> **GOAL**: Copy out the records in full, word for word, without pictures.

> **EXERCISE MATERIALS**:
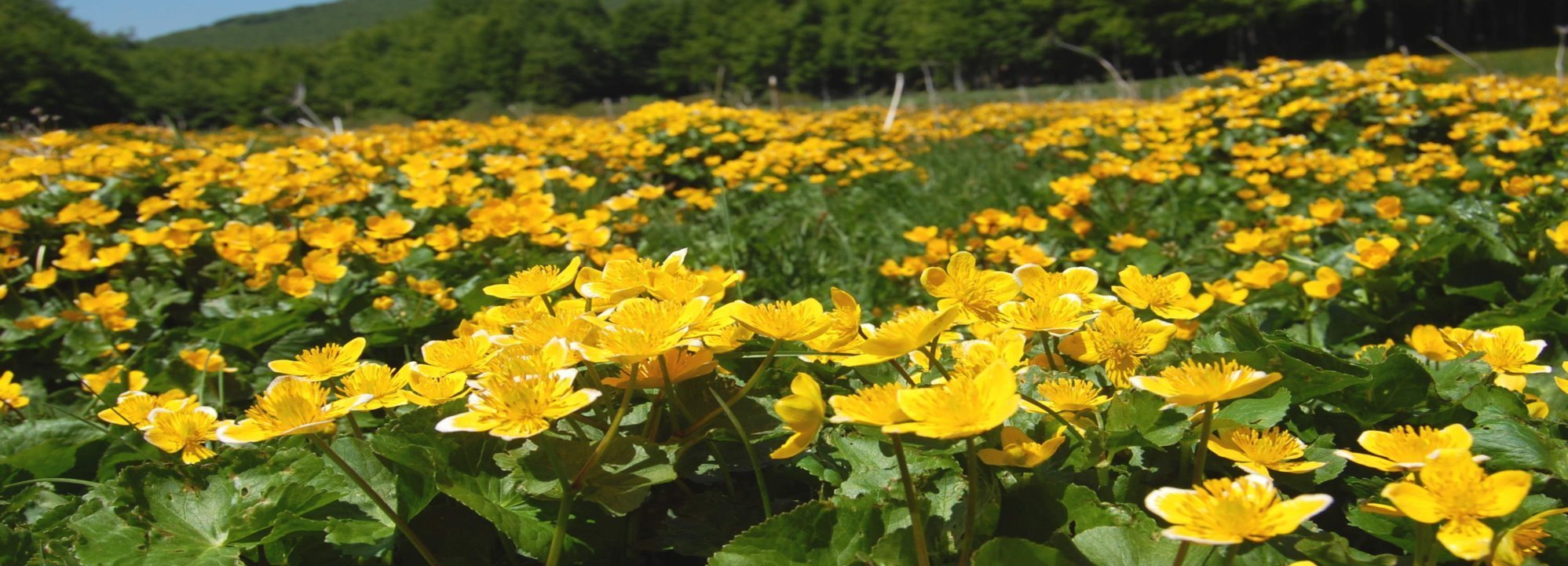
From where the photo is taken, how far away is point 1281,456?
0.88 meters

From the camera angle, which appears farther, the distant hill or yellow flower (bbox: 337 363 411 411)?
the distant hill

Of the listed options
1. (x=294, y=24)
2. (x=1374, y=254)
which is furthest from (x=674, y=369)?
(x=294, y=24)

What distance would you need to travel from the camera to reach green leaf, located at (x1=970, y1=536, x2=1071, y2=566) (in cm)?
76

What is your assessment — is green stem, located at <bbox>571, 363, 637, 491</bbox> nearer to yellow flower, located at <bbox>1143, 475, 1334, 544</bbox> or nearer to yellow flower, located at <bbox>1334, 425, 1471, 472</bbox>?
yellow flower, located at <bbox>1143, 475, 1334, 544</bbox>

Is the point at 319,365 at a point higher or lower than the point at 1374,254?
higher

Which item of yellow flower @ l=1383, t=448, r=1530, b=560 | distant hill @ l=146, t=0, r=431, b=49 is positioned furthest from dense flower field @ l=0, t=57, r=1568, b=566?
distant hill @ l=146, t=0, r=431, b=49

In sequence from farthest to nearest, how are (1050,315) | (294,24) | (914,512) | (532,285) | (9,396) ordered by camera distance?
(294,24) < (9,396) < (532,285) < (1050,315) < (914,512)

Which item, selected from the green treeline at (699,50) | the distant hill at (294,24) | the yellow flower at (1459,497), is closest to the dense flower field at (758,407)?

> **EXERCISE SOLUTION**:
From where the photo is taken, how far away is point 1281,456?
0.88 meters

From the camera angle, which appears farther, the distant hill or yellow flower (bbox: 337 363 411 411)?
the distant hill

Of the listed options
1. (x=294, y=24)
2. (x=1374, y=254)
which is furthest from (x=674, y=369)?
(x=294, y=24)

What distance would you need to travel from the camera to reach green leaf, located at (x1=970, y1=536, x2=1071, y2=566) (in cm)?
76

What is your assessment — is green stem, located at <bbox>571, 363, 637, 491</bbox> nearer to yellow flower, located at <bbox>1143, 475, 1334, 544</bbox> or nearer to yellow flower, located at <bbox>1334, 425, 1471, 472</bbox>?
yellow flower, located at <bbox>1143, 475, 1334, 544</bbox>

Is the point at 319,365 at a point higher or lower than the point at 1374,254?
higher

Which item of yellow flower @ l=1383, t=448, r=1530, b=560 | distant hill @ l=146, t=0, r=431, b=49 is positioned furthest from dense flower field @ l=0, t=57, r=1568, b=566?
distant hill @ l=146, t=0, r=431, b=49

In sequence from farthest to nearest, how are (1050,315) | (294,24) | (914,512) | (532,285) | (9,396) ordered by camera distance?
(294,24) < (9,396) < (532,285) < (1050,315) < (914,512)

Which item, selected from the green treeline at (699,50) | the distant hill at (294,24) | the yellow flower at (1459,497), is closest to the dense flower field at (758,407)?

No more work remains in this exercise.